- _Task to carry out_
Copy out every line of the entries below verbatim, omitting the pictures.

- _Stored rows_

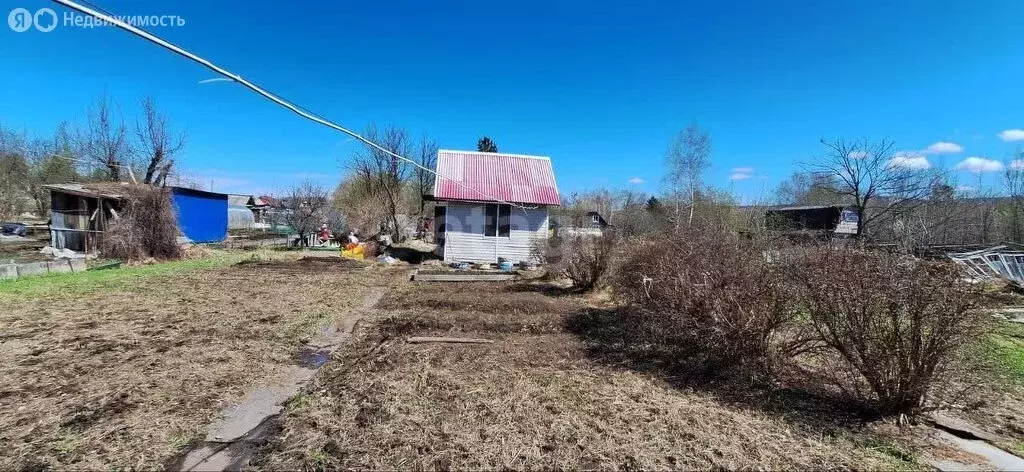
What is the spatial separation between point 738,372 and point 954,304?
1862 millimetres

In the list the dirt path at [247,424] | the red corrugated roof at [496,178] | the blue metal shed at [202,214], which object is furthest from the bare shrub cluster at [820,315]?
the blue metal shed at [202,214]

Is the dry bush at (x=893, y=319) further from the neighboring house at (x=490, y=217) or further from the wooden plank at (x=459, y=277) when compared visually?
the neighboring house at (x=490, y=217)

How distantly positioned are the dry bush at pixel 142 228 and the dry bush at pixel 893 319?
1703 cm

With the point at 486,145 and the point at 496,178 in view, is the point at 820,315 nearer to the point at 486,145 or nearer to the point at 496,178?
the point at 496,178

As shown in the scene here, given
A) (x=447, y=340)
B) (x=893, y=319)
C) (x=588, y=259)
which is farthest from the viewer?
(x=588, y=259)

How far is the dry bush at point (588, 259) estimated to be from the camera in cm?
909

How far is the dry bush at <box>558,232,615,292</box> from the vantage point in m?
9.09

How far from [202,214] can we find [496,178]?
51.3 feet

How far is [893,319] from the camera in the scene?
311 centimetres

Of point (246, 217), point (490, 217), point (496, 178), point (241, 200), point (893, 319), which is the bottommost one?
point (893, 319)

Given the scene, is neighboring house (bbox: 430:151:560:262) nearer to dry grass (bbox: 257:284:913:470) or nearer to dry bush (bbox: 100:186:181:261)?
dry bush (bbox: 100:186:181:261)

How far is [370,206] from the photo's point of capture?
23.5 metres

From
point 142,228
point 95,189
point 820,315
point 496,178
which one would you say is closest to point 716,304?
point 820,315

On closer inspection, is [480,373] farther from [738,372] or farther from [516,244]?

- _Full response_
What is the spatial separation between point 738,372 and point 954,304?
1862 millimetres

In the list the dirt path at [247,424] | the red corrugated roof at [496,178] | the blue metal shed at [202,214], which object is furthest from the bare shrub cluster at [820,315]?
the blue metal shed at [202,214]

Is the dry bush at (x=893, y=319) further from the neighboring house at (x=490, y=217) or further from the wooden plank at (x=459, y=277) when compared visually?
the neighboring house at (x=490, y=217)

How distantly positioned are the dry bush at pixel 142 228 and the dry bush at pixel 893 319?
1703 cm

With the point at 486,145 and the point at 496,178 in view, is the point at 820,315 nearer to the point at 486,145 or nearer to the point at 496,178?
the point at 496,178

As shown in the scene here, given
A) (x=447, y=340)
B) (x=893, y=319)
C) (x=588, y=259)
which is farthest from the viewer?
(x=588, y=259)

How far is the dry bush at point (588, 259) estimated to be from the camera in cm?
909

How far is the dry bush at <box>558,232,615,292</box> from the vantage point in m?
9.09

How far from [202,214] can we find [496,178]?
51.3 feet

How far is [893,319] from the camera in the scene?
311 centimetres

Of point (246, 217), point (490, 217), point (496, 178), point (241, 200), point (893, 319), which is the bottommost one?
point (893, 319)

Given the scene, is neighboring house (bbox: 430:151:560:262) nearer to dry grass (bbox: 257:284:913:470) or nearer to dry bush (bbox: 100:186:181:261)?
dry bush (bbox: 100:186:181:261)

How far is [370,206] from the photo's point of capture?
23.5 metres

From
point 142,228
point 95,189
point 820,315
point 496,178
which one would you say is closest to point 716,304?
point 820,315

On closer inspection, is [480,373] farther from [738,372] or farther from [516,244]?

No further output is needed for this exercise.